Zur heutigen Abstimmung über die Entschließung des Europäischen Parlaments über „Die Konsequenzen des Ausschlusses der Gesundheitsdienste von der Richtlinie über Dienstleistungen im Binnenmarkt“ erklärt André Brie MdEP, Koordinator der Linksfraktion im Europäischen Parlament (GUE/NGL) im EP-Binnenmarktausschuss, dass Gesundheitsdienste keine Angelegenheit des EU-Binnenmarkts sind, sondern Teil der sozialen Sicherungssysteme.
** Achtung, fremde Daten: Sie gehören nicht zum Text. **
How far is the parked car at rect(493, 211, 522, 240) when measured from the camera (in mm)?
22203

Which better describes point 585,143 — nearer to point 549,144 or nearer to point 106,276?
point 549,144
Das Europäische Parlament hat erwartungsgemäß die Forderung seines Binnenmarktausschusses zurückgewiesen, die Gesundheitsdienste wieder in den Anwendungsbereich der Dienstleistungsrichtlinie hinein zu nehmen. Das ist gut so. Gesundheitsdienste gehören nicht in eine Richtlinie zur Liberalisierung des EU-Binnenmarktes.

Schlecht ist, dass die Mehrheit des Parlaments von der Kommission verlangt, die verschiedenen Einzelfallurteile des Europäischen Gerichtshofs zu Gesundheitsdiensten durch ein geeignetes EU-Instrument zu kodifizieren. Damit will die Mehrheit des Parlaments einen Kurs in der EU stärken, wonach die Gesundheitsdienste grundsätzlich dem Binnenmarkt- und Wettbewerbsrecht unterliegen sollen. Es verlangt „Klarstellungen“ zur Erstattung von Behandlungskosten in einem anderen Mitgliedstaat, zum Begriff einer ‚unverhältnismäßigen Wartezeit’ und eine sehr restriktive Definition von Krankenhausversorgung. Damit unterstützt das Parlament grundsätzlich die Positionen, welche die Kommission bereits in ihrem ursprünglichen Entwurf der Dienstleistungsrichtlinie in Bezug auf das Gesundheitswesen verankern wollte. Die Mehrheit des Parlaments will „Bolkestein durch die Hintertür“ – nunmehr durch einen EU-Gemeinschaftsrahmen für Gesundheitsdienste. Die Linksfraktion im Europäischen Parlament (GUE/NGL) hat deshalb diese Entschließung abgelehnt.

Die Europäische Kommission hat in ihrem Bericht über die Ergebnisse der öffentlichen Konsultation über „Gemeinschaftsmaßnahmen im Bereich der Gesundheitsdienstleistungen“ zwei verschiedene Optionen für die weitere Arbeit benannt: Entweder die „Aufnahme von Änderungen in den Verordnungen über die Koordinierung der Systeme der sozialen Sicherheit“ oder alternativ „eine neue Richtlinie über Gesundheitsdienstleistungen“.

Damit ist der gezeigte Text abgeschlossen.